Opinion: A silly season of politics to come
Free Press Weekly Opinion Columnist
Among the silliest things that will occur during the upcoming silly season of politics here in Mesa County is Coroner Dean Havlik’s defection from the Democrat party.
The quiet functioning of the Coroner’s Office has become the latest political battleground. Realizing that in a contested election a Democrat will not likely win, Coroner Dean chose the logical path to re-election and became a Republican. In local circles, that clearly labels him a RINO and will not result in a positive election outcome. At this early point in the campaign, it is hard to determine if this race is one of ideology or a business dispute among previous business partners.
Given the fact that our local government is dominated by Republican fiscal conservatives, and since it is widely known that those types can run an economy better than a liberal Democrat, why is our economy so anemic?
First, these folks who are always first on the bandwagon to point out others who blame others for their failures will blame the Denver liberals. They will blame oil and gas regulations they claim stifle local energy development. They will point to regulation that suffocates small business. They will point the finger everywhere except at themselves and their like-minded colleagues. They will do this while figuratively pointing their middle finger at any and all who fail to agree with them and then bemoan the lack of assistance received.
They fail, even when industry insiders verify it, that reduction in local rigs and exploration has more to do with the value of natural gas than any other factor. Energy companies are not going to extract a product from our Western Slope soils that has less value than the cost of extraction, a cost that exceeds the value of the product even before the cost of regulation is calculated. Energy companies are opportunists and rush to the next great spot for cheap and easy extraction.
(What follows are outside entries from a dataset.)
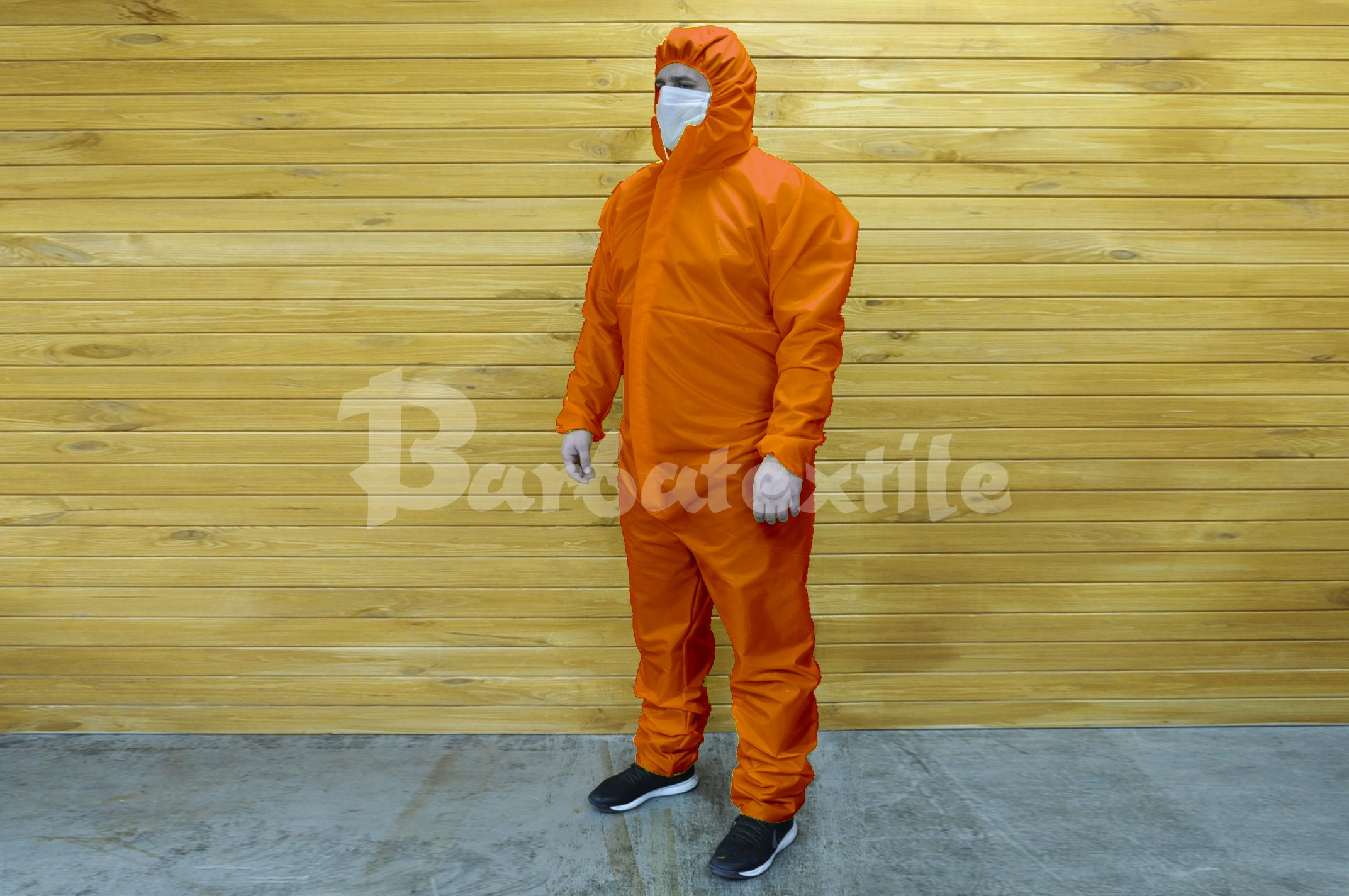 Комбінезон (багаторазовий), однотонний, тканина Болонья, щільність - 55г / м2 фото-5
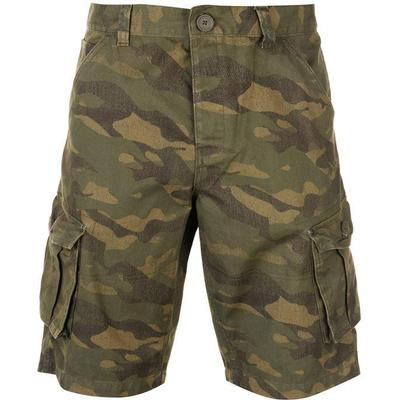 Firetrap Below the Knee Shorts Camo (47815391)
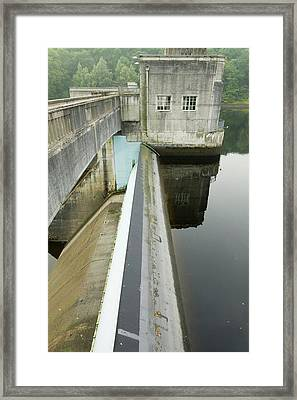Hydro Electric Power Station Framed Print by Ashley Cooper
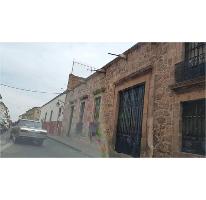 Foto de casa en venta en, morelia centro, morelia, michoacán de ocampo, 1774520 no 01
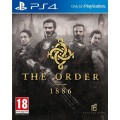 The Order: 1886 PlayStation 4 PS4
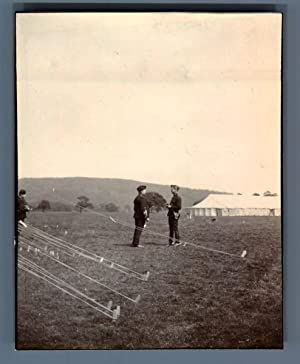 UK, Chatsworth (Derbyshire), 4th Battery. Cap Holloway and Adj. Miller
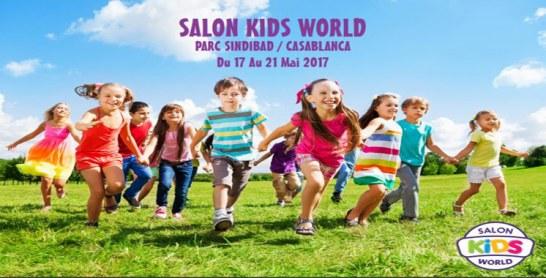 La première édition du Salon Kids World du 17 au 21 mai à Casablanca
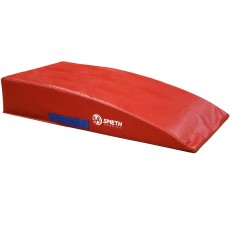 "Spieth 48""L Full Size Gymnastics Mounting Block"
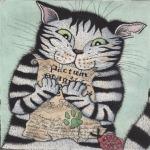 """""""Spiegel, das Kätzchen"""" @ NordSüd Verlag"""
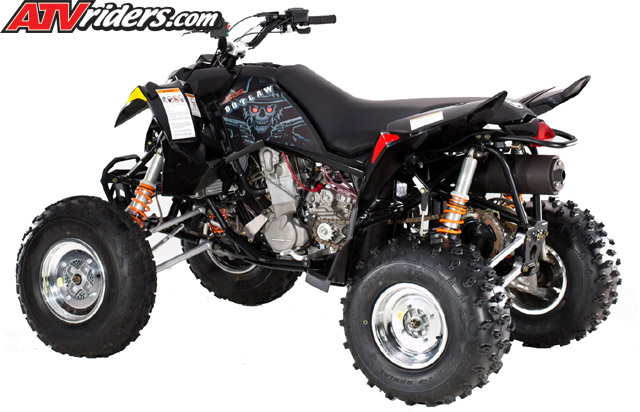 Polaris Outlaw 525 Links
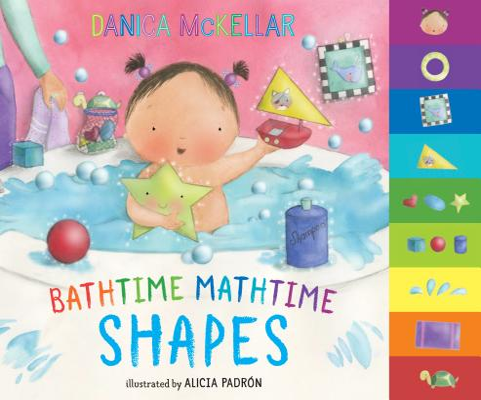 Bathtime Mathtime: Shapes (McKellar Math) Cover Image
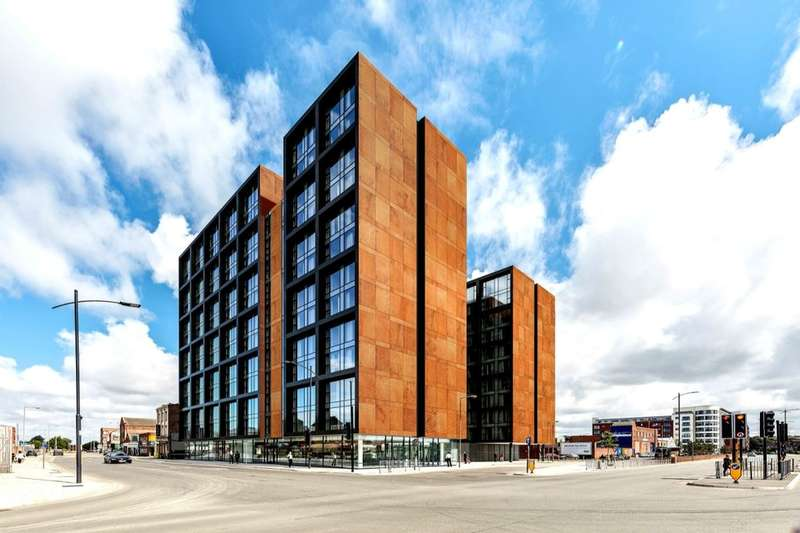 1 Bedroom Flat for sale in The Metalworks Vauxhall Road, Liverpool, L3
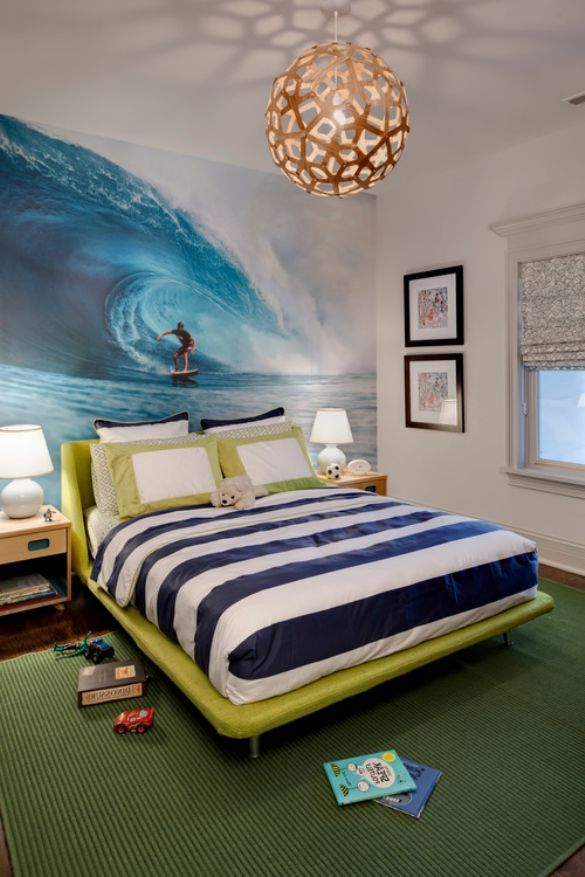 Amazing surf theme boys online cheap modern master bedroom for Surfing bedroom designs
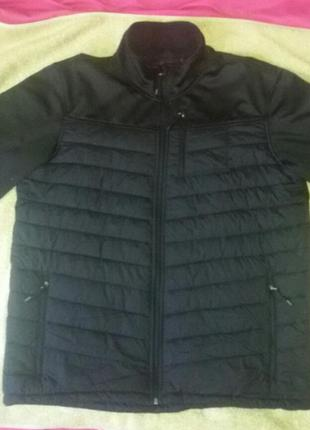 Деми куртка на синтепоне active tchibo tcm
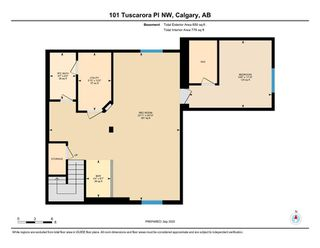 Photo 32: 101 TUSCARORA Place NW in Calgary: Tuscany Detached for sale : MLS®# A1034590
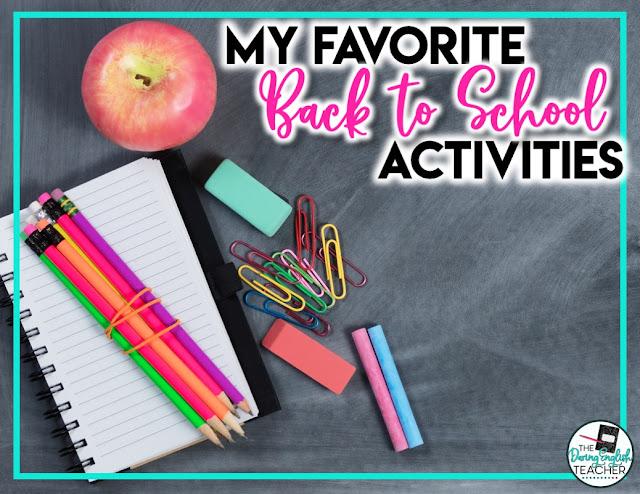 My Favorite Back-to-School Activities
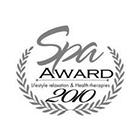 award_6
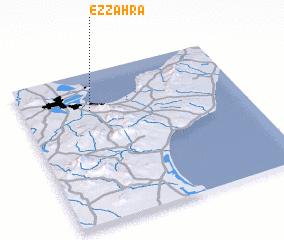 3d view of Ez Zahra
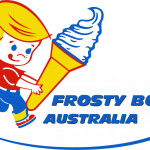 Frosty Boy secures another Chinese QSR deal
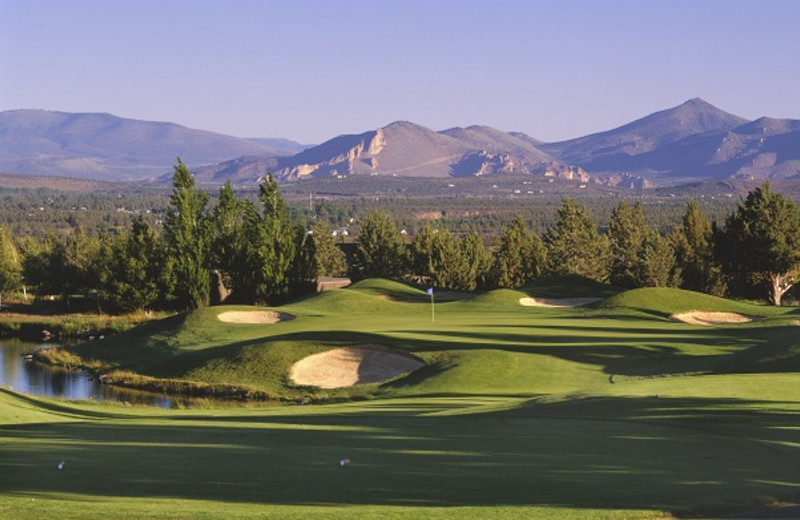 Golf Course at Eagle Crest Resort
Just as they have abandoned the Western Slope (on more than one occasion), they will soon abandon the current hot spots and leave another local economy in tatters. Ideally all restrictive regulations for energy development should be removed and then their local cheerleaders would have to explain why energy companies did not rush back to the area. The irony would be just too wonderful.
Our local politicos continue to pursue an economy at which energy is the centerpiece and belittle attempts at diversification. They continue to remain married to a partner who has jilted them in the hope of another reconciliation and economic boom. Local job growth remains embarrassingly tied to the service industry which provides low-paying, non-skilled employment opportunity with little advancement. There are tax dollars expended on economic development. Where are the results of those efforts?
As we start a new year, we face another year of marking time as our local leaders rush to decrease our local quality of life through tax cuts for amenities while doing little to move the economy forward. We continue to need jobs that provide above average pay with above average potential for advancement. We need clean industries which offer our local children a reason to remain in the valley to begin and grow their professional careers.
Just a random thought about security at the Justice Center. All folk entering the building — jurors, defendants, plaintiffs, lawyers, etc. — must past through the metal scanner. This is to ensure that we are not carrying guns, knives or other weaponry. I find it curious however that employees bypass the scanner. I guess the powers that be have never heard of a disgruntled employee and have absolute faith that an employee will never bring a weapon into the building. I am not feeling very safe.